● **設定課題 1**
本文によると、長野市に建設される1基目のごみ焼却施設の焼却能力は1日あたり何トンか。

● **本文**
5.平和都市宣言の意義と戦時計画となる国民保護計画の作成について
 既に報告していますので、略します。こちらのページを参照ください。

大豆島で進むごみ焼却施設建設をめぐる課題

 3月議会に「大豆島ごみ問題を考える会」から「ごみ焼却施設建設候補地の見直しを求める陳情」が提出されました。長野市議会では「陳情書」は参考資料として全議員に配布されるのみで、「請願書」(請願は委員会に付託され議決の対象となる)のように議会審議に対する拘束力をもっていません。市民の声として議員が受け止め、それぞれの判断で問題提起することになります。

 「陳情」は4つのことを求めています。一つは40年以上にわたりごみ焼却施設を受け入れてきた大豆島に、これ以上処理施設を集中させないこと。二つは建設候補地検討委員会が説明責任を果たしておらず、大豆島地区に決定した経過に納得できないこと。三つは焼却炉に付属して建設される灰溶融炉は、全国でも爆発事故が発生、いまだ危険なため、住宅地に建設しないこと。四つはH15年に廃プラスチック処理施設の建設受け入れに伴い大豆島区長会が提出した「今後、新たなごみ処理施設の建設は絶対行わないこと」を求めた要請書と1100人の賛同区民署名を尊重すること、です。

 そもそも、新しいごみ焼却施設の建設は、長野市など11市町村でつくる長野広域連合が計画するもので、まず長野市に焼却能力450トン/日のものを、2基目を千曲市に100トン/日のものを建設することになっています。長野市の施設には焼却灰を高温で溶かす「灰溶融炉」も建設されることになっています。この決定を受け、市では「市ごみ焼却施設建設地検討委員会」を発足させ、委員会では2ha以上の空き地を現況の土地利用や交通状況、環境への影響などを評価し、最終的に松岡(大豆島地区・サンマリーンながの一帯)と川合新田(芹田地区)を候補地として答申。市は答申をもとに庁内で検討の結果、昨年11月に松岡を候補地として一本化決定しました。

(レコード)
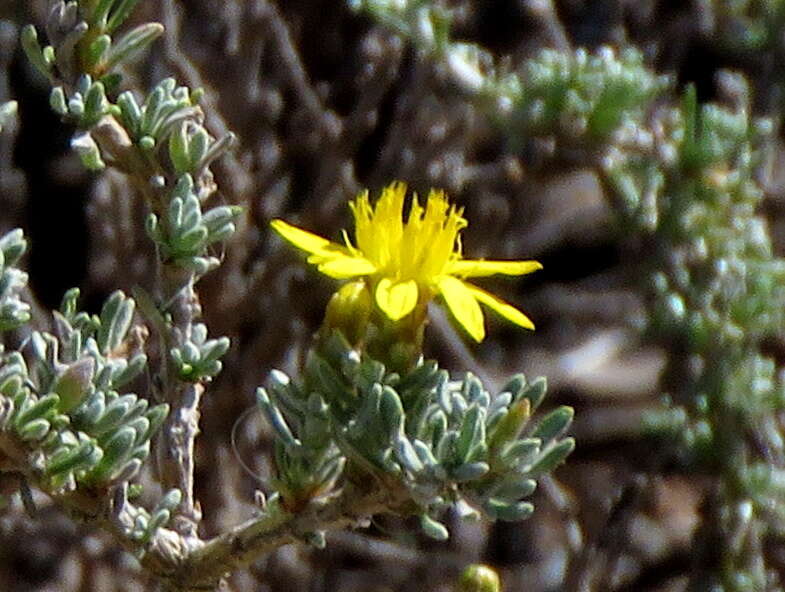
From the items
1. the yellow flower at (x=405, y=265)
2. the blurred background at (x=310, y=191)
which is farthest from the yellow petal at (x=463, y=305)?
the blurred background at (x=310, y=191)

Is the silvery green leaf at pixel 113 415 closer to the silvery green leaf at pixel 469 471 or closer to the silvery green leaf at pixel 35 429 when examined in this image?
the silvery green leaf at pixel 35 429

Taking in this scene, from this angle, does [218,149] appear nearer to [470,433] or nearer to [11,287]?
[11,287]

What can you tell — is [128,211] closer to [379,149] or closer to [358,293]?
[379,149]

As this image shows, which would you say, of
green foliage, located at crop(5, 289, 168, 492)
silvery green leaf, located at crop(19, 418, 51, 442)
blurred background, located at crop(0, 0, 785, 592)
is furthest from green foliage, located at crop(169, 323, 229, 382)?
blurred background, located at crop(0, 0, 785, 592)

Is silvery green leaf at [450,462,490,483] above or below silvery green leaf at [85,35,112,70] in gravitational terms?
Answer: below

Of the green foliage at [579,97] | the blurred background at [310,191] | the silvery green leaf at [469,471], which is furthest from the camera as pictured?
the blurred background at [310,191]

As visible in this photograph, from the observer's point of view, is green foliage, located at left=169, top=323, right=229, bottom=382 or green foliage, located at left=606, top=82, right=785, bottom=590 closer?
green foliage, located at left=169, top=323, right=229, bottom=382

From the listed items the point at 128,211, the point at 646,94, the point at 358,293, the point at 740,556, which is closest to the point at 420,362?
the point at 358,293

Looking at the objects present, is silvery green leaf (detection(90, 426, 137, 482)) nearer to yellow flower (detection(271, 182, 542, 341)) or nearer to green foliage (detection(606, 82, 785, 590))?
yellow flower (detection(271, 182, 542, 341))
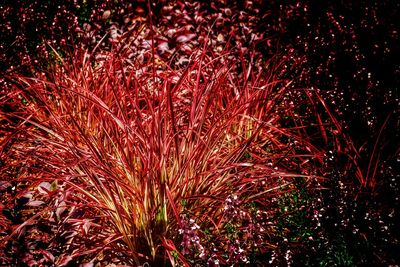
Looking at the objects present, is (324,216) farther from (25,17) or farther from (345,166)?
(25,17)

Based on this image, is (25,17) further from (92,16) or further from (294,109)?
(294,109)

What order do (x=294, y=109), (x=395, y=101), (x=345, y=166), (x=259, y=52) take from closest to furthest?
(x=345, y=166), (x=395, y=101), (x=294, y=109), (x=259, y=52)

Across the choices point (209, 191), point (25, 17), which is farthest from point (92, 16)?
point (209, 191)

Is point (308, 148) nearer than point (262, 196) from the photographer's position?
No

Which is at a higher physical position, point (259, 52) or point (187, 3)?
point (187, 3)

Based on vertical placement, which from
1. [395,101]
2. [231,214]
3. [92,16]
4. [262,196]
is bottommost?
[262,196]

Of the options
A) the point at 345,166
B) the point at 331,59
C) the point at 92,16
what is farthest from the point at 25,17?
the point at 345,166

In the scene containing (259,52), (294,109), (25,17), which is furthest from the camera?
(259,52)
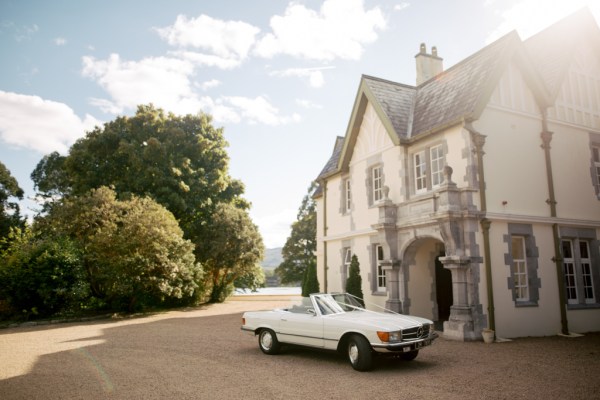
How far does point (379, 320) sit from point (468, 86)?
9673 mm

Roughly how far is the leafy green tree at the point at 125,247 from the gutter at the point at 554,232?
15496 mm

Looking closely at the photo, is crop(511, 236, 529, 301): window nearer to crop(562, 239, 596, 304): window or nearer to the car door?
crop(562, 239, 596, 304): window

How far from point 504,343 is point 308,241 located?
30.1 m

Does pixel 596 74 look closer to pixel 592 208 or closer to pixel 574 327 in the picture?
pixel 592 208

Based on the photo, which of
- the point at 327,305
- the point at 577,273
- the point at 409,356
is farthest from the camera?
the point at 577,273

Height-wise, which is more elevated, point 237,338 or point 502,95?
point 502,95

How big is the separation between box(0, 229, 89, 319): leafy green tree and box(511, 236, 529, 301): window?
17134 mm

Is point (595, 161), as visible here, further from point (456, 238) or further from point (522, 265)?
point (456, 238)

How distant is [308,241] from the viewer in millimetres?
41250

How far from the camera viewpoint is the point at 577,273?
1477 cm

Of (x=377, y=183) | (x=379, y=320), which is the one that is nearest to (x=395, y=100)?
(x=377, y=183)

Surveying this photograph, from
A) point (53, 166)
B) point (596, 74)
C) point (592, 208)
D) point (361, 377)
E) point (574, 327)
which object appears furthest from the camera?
point (53, 166)

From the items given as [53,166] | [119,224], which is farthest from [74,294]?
[53,166]

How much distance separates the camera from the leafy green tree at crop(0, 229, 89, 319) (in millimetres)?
17375
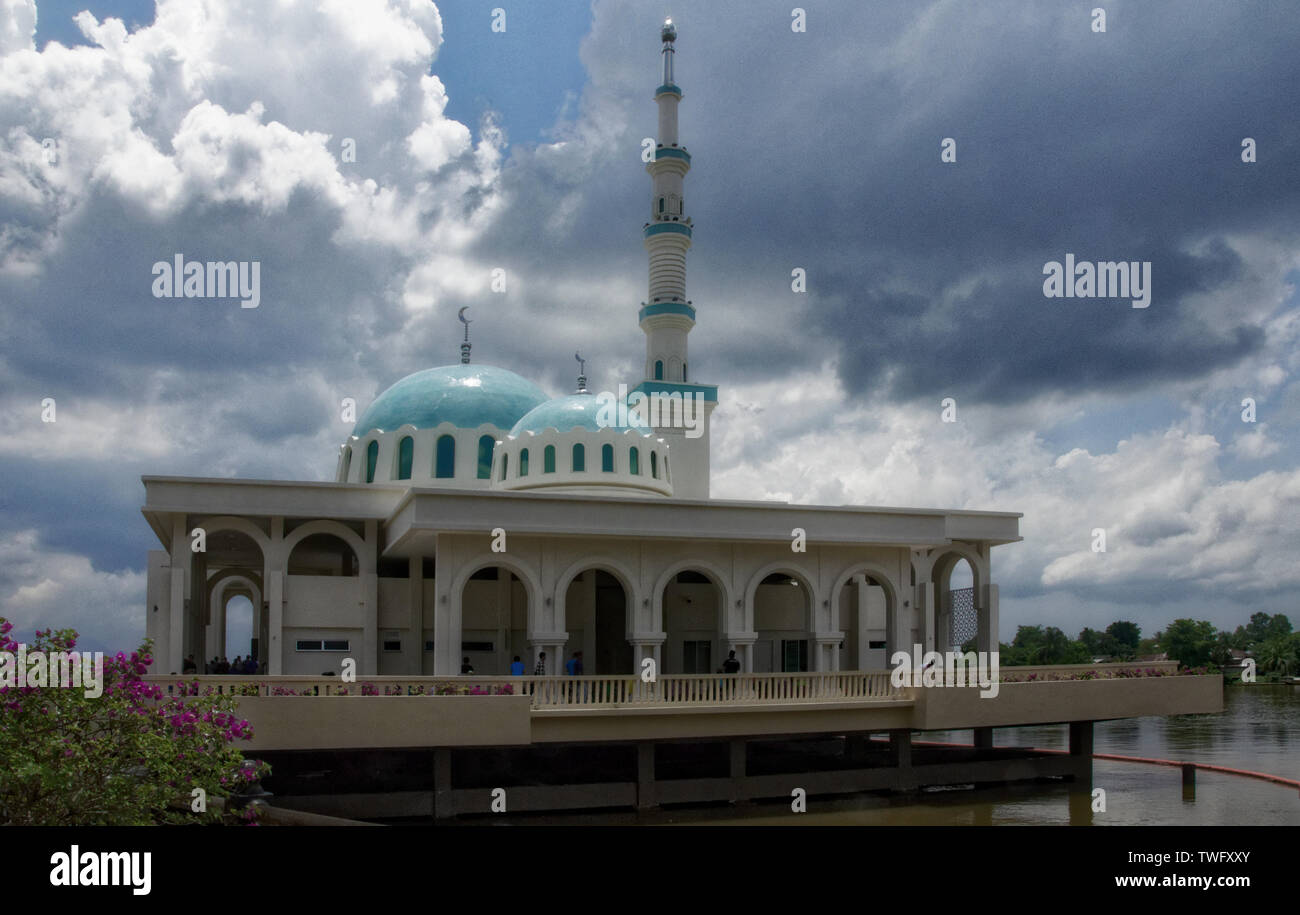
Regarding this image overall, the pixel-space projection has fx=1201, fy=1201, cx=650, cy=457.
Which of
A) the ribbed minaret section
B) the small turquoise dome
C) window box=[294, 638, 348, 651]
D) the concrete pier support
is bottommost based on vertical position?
the concrete pier support

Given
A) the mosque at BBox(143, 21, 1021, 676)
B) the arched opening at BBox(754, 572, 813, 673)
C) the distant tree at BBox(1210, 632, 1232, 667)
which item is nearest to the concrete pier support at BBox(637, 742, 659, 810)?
the mosque at BBox(143, 21, 1021, 676)

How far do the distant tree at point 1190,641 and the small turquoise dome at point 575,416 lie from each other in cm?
7733

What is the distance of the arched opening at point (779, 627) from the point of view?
98.2ft

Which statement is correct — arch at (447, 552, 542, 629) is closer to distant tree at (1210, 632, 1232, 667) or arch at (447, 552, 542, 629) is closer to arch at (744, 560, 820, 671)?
arch at (744, 560, 820, 671)

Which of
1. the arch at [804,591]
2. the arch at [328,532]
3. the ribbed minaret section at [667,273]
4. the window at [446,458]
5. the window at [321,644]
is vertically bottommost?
the window at [321,644]

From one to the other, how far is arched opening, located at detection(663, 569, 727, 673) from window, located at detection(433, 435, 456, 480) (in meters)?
7.35

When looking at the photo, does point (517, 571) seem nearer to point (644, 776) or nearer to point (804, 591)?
point (644, 776)

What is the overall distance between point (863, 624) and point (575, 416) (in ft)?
30.4

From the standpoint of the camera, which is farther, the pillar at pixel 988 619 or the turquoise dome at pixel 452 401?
the turquoise dome at pixel 452 401

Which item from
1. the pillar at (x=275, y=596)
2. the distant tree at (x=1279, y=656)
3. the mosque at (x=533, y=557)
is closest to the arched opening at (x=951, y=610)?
the mosque at (x=533, y=557)

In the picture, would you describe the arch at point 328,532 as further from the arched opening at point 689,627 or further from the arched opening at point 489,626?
the arched opening at point 689,627

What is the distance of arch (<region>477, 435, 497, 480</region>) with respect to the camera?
3316cm

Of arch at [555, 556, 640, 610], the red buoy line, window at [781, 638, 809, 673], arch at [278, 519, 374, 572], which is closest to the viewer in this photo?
arch at [555, 556, 640, 610]
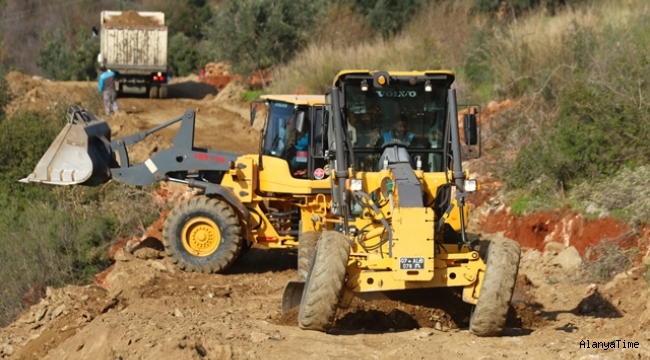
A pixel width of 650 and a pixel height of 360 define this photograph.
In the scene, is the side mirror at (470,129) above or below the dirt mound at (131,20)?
below

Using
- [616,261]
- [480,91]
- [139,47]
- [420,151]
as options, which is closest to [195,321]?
[420,151]

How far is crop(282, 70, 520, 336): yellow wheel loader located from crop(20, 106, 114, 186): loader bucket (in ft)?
15.2

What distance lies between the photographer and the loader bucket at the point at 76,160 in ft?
47.4

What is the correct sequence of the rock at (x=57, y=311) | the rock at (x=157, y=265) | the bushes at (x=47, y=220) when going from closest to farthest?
the rock at (x=57, y=311)
the rock at (x=157, y=265)
the bushes at (x=47, y=220)

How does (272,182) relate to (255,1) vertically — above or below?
below

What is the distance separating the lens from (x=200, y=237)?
563 inches

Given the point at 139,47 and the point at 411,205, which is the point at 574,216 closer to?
the point at 411,205

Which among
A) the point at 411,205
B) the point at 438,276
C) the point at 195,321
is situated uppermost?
the point at 411,205

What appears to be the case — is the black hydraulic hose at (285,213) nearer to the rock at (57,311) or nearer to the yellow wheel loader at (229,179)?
the yellow wheel loader at (229,179)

● **設定課題 2**
上の行のうち、文字列「concrete」を含むものをすべて返しなさい。

● **正しい出力 1**
1日あたり450トンである。

● **正しい出力 2**
D) the concrete pier support
the concrete pier support
which item is nearest to the concrete pier support at BBox(637, 742, 659, 810)?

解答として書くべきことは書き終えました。